YOUR GOAL » The expected output is exactly the lines below, starting at the line with "common name: warthog" and ending at the line with "category: cat", both included; no other line belongs in it.

++++ PROVIDED MATERIAL

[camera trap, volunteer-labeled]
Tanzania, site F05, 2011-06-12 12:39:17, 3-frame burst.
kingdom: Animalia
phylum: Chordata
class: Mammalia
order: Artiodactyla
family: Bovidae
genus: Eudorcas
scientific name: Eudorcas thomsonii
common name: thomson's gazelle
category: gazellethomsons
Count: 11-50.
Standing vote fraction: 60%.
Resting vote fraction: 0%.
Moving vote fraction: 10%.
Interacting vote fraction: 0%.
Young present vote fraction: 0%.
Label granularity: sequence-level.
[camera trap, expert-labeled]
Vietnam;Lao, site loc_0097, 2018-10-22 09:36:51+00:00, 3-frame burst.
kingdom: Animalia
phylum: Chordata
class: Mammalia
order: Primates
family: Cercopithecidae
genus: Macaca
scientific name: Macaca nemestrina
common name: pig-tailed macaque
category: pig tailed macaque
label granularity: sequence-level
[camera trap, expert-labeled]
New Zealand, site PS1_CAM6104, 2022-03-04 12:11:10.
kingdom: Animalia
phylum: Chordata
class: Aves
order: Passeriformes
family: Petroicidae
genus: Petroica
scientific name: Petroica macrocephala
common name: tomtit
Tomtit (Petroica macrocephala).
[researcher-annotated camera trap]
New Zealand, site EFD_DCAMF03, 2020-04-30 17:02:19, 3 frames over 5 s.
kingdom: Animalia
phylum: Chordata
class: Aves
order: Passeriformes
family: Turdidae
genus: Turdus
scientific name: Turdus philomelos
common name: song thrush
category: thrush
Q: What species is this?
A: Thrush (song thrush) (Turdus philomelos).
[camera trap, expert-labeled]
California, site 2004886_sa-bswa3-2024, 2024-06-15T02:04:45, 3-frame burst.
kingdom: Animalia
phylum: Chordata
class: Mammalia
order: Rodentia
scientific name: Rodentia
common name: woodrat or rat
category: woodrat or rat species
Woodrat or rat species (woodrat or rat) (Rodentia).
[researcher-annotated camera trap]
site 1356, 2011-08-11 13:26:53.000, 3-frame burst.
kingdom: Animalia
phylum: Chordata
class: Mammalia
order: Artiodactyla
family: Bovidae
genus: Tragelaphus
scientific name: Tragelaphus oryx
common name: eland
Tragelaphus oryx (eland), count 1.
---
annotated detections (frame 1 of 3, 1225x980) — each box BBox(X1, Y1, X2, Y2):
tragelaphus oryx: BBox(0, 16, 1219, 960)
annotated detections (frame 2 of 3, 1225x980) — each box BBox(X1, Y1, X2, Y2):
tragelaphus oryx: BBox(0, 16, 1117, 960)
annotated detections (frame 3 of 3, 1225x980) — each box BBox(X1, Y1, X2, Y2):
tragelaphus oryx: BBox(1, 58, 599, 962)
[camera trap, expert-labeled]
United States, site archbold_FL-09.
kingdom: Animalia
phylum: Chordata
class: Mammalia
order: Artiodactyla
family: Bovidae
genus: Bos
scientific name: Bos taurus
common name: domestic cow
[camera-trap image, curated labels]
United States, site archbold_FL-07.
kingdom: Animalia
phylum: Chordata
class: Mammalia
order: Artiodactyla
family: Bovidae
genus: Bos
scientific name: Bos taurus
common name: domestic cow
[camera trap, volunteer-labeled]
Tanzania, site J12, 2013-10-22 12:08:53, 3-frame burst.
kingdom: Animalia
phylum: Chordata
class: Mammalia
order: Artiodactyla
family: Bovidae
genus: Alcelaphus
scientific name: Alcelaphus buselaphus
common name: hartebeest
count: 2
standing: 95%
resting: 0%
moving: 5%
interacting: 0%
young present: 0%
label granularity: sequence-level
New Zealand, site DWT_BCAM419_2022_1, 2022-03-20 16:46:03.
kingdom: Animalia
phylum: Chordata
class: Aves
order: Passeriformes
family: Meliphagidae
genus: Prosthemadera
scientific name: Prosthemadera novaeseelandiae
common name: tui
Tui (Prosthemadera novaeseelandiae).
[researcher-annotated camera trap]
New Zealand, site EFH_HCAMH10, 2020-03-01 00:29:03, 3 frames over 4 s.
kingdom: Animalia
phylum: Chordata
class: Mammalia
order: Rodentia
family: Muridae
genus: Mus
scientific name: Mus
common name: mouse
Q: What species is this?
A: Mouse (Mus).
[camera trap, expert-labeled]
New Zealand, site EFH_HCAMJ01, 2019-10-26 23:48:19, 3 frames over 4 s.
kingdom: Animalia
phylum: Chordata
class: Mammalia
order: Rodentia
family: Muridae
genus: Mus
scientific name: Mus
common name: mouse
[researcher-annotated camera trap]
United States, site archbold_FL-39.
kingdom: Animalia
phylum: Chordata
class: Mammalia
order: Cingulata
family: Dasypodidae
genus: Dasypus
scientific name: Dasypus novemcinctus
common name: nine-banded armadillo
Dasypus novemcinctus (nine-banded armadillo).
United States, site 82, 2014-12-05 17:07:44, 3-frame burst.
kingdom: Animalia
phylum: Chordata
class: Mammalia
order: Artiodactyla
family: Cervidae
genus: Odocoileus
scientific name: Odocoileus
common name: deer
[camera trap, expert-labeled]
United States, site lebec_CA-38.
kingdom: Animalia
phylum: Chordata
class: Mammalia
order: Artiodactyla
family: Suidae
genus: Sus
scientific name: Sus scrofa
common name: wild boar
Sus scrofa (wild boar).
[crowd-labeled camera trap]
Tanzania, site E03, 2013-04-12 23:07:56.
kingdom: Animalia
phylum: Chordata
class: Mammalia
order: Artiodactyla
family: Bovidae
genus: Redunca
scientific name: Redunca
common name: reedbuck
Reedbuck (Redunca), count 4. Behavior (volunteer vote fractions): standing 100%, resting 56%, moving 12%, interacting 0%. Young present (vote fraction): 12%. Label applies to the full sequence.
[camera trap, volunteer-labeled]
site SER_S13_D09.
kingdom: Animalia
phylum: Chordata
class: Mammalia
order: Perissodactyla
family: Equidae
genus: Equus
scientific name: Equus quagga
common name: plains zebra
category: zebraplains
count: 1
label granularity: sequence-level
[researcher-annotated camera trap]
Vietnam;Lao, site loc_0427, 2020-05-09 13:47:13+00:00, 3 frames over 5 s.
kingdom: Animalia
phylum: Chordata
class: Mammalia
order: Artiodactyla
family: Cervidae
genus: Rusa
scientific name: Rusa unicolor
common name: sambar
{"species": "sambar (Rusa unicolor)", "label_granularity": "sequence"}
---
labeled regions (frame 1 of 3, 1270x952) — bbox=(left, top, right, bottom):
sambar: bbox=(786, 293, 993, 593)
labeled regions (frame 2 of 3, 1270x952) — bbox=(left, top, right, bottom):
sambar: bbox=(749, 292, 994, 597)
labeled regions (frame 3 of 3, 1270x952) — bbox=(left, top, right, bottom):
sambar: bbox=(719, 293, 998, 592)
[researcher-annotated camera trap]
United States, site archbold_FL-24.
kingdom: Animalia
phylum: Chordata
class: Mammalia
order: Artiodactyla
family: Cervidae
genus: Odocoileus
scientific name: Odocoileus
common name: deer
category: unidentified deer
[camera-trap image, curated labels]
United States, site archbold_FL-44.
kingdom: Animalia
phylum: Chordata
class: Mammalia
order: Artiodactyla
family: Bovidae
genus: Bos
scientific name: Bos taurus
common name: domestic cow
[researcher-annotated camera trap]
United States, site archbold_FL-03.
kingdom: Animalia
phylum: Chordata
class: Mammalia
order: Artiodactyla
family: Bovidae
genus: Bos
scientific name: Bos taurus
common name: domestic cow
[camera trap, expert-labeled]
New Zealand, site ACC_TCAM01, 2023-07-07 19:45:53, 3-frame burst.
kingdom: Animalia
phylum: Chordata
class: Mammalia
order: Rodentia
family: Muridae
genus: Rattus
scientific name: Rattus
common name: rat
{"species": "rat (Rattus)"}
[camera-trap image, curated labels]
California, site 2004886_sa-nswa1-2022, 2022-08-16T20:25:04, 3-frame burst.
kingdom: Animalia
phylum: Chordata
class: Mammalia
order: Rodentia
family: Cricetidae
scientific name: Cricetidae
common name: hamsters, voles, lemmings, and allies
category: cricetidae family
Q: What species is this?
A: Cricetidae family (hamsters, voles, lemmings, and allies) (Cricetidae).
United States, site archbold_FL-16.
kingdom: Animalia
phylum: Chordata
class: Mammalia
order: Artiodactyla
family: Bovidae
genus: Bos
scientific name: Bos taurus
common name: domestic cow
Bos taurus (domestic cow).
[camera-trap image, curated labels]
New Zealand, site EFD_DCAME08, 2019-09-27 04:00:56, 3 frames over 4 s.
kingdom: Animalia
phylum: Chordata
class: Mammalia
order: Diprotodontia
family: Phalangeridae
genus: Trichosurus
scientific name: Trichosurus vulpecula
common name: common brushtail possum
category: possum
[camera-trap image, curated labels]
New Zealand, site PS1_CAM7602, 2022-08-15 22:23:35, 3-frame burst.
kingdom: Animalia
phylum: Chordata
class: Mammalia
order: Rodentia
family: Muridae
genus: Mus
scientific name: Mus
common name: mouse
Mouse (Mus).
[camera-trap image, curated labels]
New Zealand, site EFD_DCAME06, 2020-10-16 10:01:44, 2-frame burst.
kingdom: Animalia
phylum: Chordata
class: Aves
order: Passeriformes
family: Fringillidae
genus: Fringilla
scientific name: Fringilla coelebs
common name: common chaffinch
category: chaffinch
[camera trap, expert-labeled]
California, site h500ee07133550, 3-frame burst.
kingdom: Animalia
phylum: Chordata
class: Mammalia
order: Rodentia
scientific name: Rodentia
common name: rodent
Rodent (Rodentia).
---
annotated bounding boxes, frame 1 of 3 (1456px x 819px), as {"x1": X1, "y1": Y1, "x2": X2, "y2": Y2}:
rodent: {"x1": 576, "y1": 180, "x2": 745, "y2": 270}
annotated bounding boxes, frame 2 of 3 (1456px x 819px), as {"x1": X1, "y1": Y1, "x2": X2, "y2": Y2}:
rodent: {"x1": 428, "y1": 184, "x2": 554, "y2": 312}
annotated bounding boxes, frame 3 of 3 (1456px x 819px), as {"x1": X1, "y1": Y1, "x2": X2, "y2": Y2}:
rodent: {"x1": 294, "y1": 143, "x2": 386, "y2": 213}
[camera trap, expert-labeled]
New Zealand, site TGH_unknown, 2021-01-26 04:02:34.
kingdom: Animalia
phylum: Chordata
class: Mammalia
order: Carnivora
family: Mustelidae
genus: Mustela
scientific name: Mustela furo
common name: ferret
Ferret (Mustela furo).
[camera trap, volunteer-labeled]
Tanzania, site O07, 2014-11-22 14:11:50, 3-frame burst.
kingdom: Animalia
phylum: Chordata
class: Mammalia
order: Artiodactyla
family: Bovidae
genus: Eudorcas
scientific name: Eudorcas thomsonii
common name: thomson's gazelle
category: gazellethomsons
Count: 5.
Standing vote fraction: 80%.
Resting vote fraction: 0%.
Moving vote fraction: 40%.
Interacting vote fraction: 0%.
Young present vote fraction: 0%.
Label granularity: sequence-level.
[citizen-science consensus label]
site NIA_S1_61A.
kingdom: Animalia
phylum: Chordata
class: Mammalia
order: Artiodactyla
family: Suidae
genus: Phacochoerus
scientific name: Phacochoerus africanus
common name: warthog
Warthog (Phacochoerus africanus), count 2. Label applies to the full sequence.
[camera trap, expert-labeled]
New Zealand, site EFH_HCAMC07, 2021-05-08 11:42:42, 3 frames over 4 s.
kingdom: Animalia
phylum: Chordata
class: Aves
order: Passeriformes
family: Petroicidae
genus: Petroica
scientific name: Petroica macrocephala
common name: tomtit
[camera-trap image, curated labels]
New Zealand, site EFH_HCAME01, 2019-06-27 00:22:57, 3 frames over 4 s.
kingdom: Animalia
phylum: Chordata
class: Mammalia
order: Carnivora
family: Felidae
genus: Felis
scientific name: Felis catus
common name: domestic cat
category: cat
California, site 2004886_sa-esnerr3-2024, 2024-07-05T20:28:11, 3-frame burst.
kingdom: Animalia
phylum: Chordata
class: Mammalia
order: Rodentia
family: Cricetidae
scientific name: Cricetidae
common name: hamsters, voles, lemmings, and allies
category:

++++++++

RESPONSE AREA »
common name: warthog
Warthog (Phacochoerus africanus), count 2. Label applies to the full sequence.
[camera trap, expert-labeled]
New Zealand, site EFH_HCAMC07, 2021-05-08 11:42:42, 3 frames over 4 s.
kingdom: Animalia
phylum: Chordata
class: Aves
order: Passeriformes
family: Petroicidae
genus: Petroica
scientific name: Petroica macrocephala
common name: tomtit
[camera-trap image, curated labels]
New Zealand, site EFH_HCAME01, 2019-06-27 00:22:57, 3 frames over 4 s.
kingdom: Animalia
phylum: Chordata
class: Mammalia
order: Carnivora
family: Felidae
genus: Felis
scientific name: Felis catus
common name: domestic cat
category: cat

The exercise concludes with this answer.